First of all, I apologise for my long absence since posting my last blog. I went through a rough time this summer and struggled to get myself encouraged again to blog. Based on this, I thought it would be good to share the story about what happened over the summer as it was eczema related.
Before I start my story, below are examples of different types of environments that affect me:
- Aeroplane – due to no natural ventilation and conditioning, therefore my skin is prone to dry. I managed this by taking small jars of cream with me on the plane (under 100ml obviously due to airport security).
- Anywhere where it is too hot, dry or humid – due to being sweaty causing the itchy skin
- Anywhere where it is too cold – due to cold air cracking the skin. As winter is coming, I am going to into depth about this in another blog.
- Anywhere with high levels of dust – this triggers asthma as well as eczema.
- Going from one extreme environment to another – e.g. in the summer going from hot into air conditioning on several occasions and in the winter going from the cold into the warmth.
In September 2015 I started a new job and the office was located in a tall building on the 10th floor. Although the office had nice views of London it was not possible to open windows and there was no natural ventilation. I did not think anything of it at first, however, over time, it lead to complications.
The eczema when starting the job was under control. Things got worse a few months in due to stress at home and moving house twice. However afterwards, I still had flare-ups and very dry skin which resulted to several trips to doctor and hospital using steroid creams, antibiotic creams/tablets and sick days off work.
The air conditioning and no natural ventilation in the office dried out the skin which caused flakiness and flare-ups. Also, the temperature there was not consistent. In the morning it was too hot and then went cold a few hours later. This issue not only affected me but also other people.
One day I was speaking to someone who said that their skin had become dry and they didn’t even suffer from eczema. After reflecting on this comment and comparing to what the eczema was like prior to September 2015, I realised the office environment was the reason why my skin was the way it was. I raised the issue with my manager and was referred to occupational health who carried out a risk assessment. The problem was that the organisation I worked for rented out part of the building which was owned by another organisation, therefore was difficult to resolve and was beyond management’s control.
Basically, I knew that in order to protect my health I would either have to find another job in the same organisation on another site or leave completely taking into consideration layouts and the surrounding of office environments during interviews. Last year, a one year fixed term opportunity came up in another department off-site which was not a promotion but a sideway move in an area which I had an interest in while studying at university. I applied, went for the interview and was offered the position as a one year secondment with the possibility of the position becoming permanent. Although it was a temporary move at least I would be in a different office environment for a year and could make comparisons before and after. My plan was to find another job within that year to avoid returning back from secondment.

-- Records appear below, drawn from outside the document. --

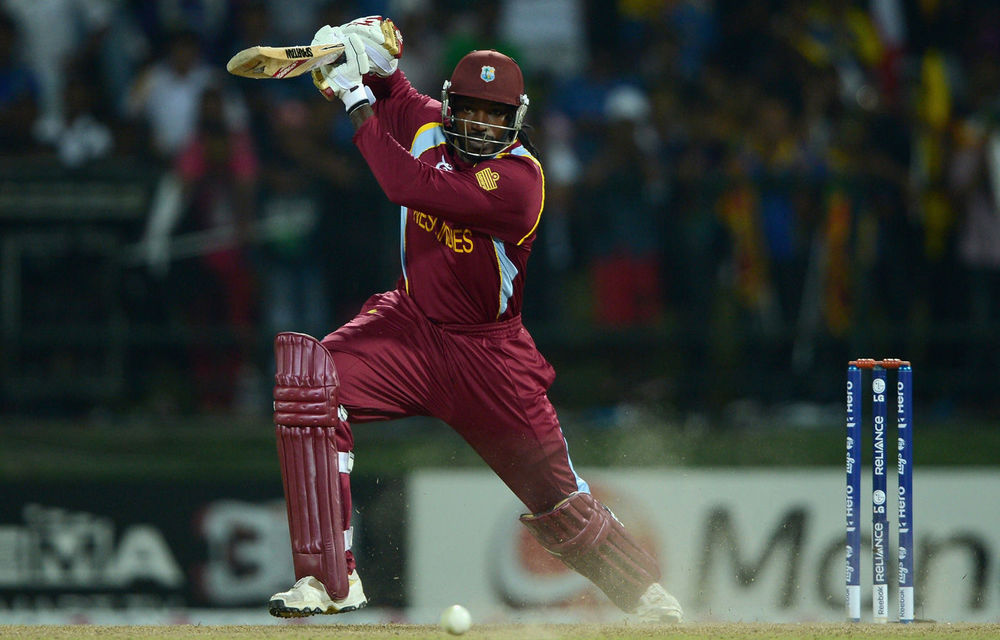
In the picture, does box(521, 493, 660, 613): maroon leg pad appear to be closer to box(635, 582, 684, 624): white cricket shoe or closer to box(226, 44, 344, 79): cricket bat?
box(635, 582, 684, 624): white cricket shoe

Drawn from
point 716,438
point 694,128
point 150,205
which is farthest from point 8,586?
point 694,128

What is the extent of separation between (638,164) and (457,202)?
3.41m

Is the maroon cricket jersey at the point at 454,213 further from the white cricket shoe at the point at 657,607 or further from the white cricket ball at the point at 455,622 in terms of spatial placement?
the white cricket shoe at the point at 657,607

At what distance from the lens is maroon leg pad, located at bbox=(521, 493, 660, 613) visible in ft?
19.4

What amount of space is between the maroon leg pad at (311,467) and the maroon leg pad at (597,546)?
81 cm

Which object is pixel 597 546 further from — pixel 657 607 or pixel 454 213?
pixel 454 213

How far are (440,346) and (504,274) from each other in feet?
1.20

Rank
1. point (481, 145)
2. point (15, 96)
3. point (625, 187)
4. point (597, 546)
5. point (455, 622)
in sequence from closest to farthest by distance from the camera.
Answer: point (455, 622), point (481, 145), point (597, 546), point (625, 187), point (15, 96)

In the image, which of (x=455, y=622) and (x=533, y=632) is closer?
(x=455, y=622)

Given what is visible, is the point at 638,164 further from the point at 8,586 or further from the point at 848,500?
the point at 8,586

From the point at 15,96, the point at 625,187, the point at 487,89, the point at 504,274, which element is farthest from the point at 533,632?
the point at 15,96

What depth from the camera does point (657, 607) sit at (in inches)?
241

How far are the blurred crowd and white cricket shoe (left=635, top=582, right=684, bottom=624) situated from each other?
2.61 m

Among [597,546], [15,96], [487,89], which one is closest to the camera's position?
[487,89]
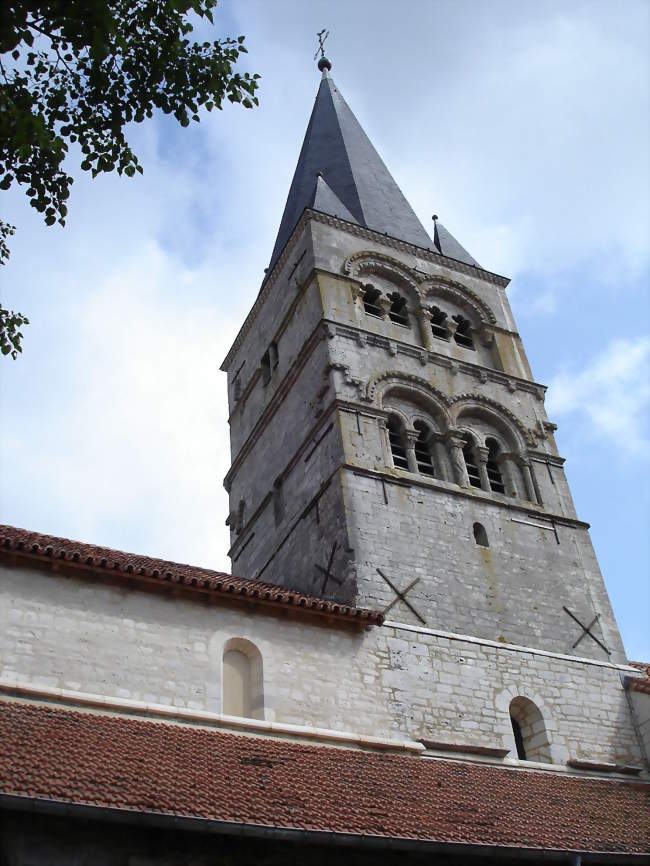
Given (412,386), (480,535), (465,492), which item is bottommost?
(480,535)

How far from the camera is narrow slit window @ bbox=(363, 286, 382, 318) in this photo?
19828 millimetres

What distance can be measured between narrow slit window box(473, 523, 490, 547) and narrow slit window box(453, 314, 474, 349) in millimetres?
5181

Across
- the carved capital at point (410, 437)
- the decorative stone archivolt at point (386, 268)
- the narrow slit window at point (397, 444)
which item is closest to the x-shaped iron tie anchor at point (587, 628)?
the narrow slit window at point (397, 444)

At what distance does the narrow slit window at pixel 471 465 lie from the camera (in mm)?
17766

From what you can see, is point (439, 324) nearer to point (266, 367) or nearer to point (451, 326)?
point (451, 326)

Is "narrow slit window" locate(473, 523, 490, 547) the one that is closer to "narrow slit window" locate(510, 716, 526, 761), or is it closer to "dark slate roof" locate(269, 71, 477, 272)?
"narrow slit window" locate(510, 716, 526, 761)

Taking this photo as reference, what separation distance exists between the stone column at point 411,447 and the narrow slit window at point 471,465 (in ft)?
3.82

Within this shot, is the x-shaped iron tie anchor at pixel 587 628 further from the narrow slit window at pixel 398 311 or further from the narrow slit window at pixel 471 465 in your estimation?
the narrow slit window at pixel 398 311

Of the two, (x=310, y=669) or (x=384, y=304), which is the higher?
(x=384, y=304)

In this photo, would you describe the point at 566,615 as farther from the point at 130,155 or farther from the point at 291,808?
the point at 130,155

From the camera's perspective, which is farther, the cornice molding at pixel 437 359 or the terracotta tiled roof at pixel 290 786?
the cornice molding at pixel 437 359

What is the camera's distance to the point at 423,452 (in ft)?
58.1

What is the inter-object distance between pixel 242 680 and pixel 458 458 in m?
6.56

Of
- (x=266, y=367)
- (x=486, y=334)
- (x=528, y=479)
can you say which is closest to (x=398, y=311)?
(x=486, y=334)
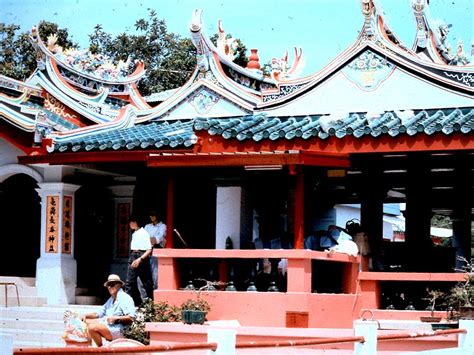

Four months prior to the secondment end date, I could not be given a definite answer regarding the role becoming permanent due to financial constraints. As planned I applied for several positions elsewhere and went for interviews but was not successful. I then found out just less than one month prior that there was the funding for my role to go permanent; however, I had to go through a very bureaucratic process and re-apply for the position.
As I was going through the application process when the secondment ended, I had no choice but to return to the original office which was my biggest nightmare. There was also no negotiation to extend the secondment while applying which I was very upset about. I knew that returning would make things worse and I became very anxious.
Over the last year, the eczema had improved dramatically (bearing in mind I did have phototherapy treatment during this time (see blog https://deeperthaneczema.co.uk/my-phototherapy-light-treatment-journey/ ). So many people commented on how much my skin had improved. I had no eczema related sickness days off work or any major flare-ups.
On return, there were no environmental improvements and people complained the same way as one year ago! As well as being upset about everything I also was very confused spiritually. I could not understand why would God send me back to a working environment that harmed me? All of this made absolutely no sense. This stress and anxiety took my focus away from blogging and other non-work related activities because my main priority outside of work was to apply for other jobs (in case I was not successful) and preparing for interviews. A few weeks later after returning I was interviewed was offered the position permanently and returned a month later.
The amazing thing was throughout the short period of two months while I was there despite the air conditioning, the inconsistent temperature (this included the week in July when it was 38 degrees in London) and overall stress with the workload I had no eczema issues and everything was still under control by the grace of God!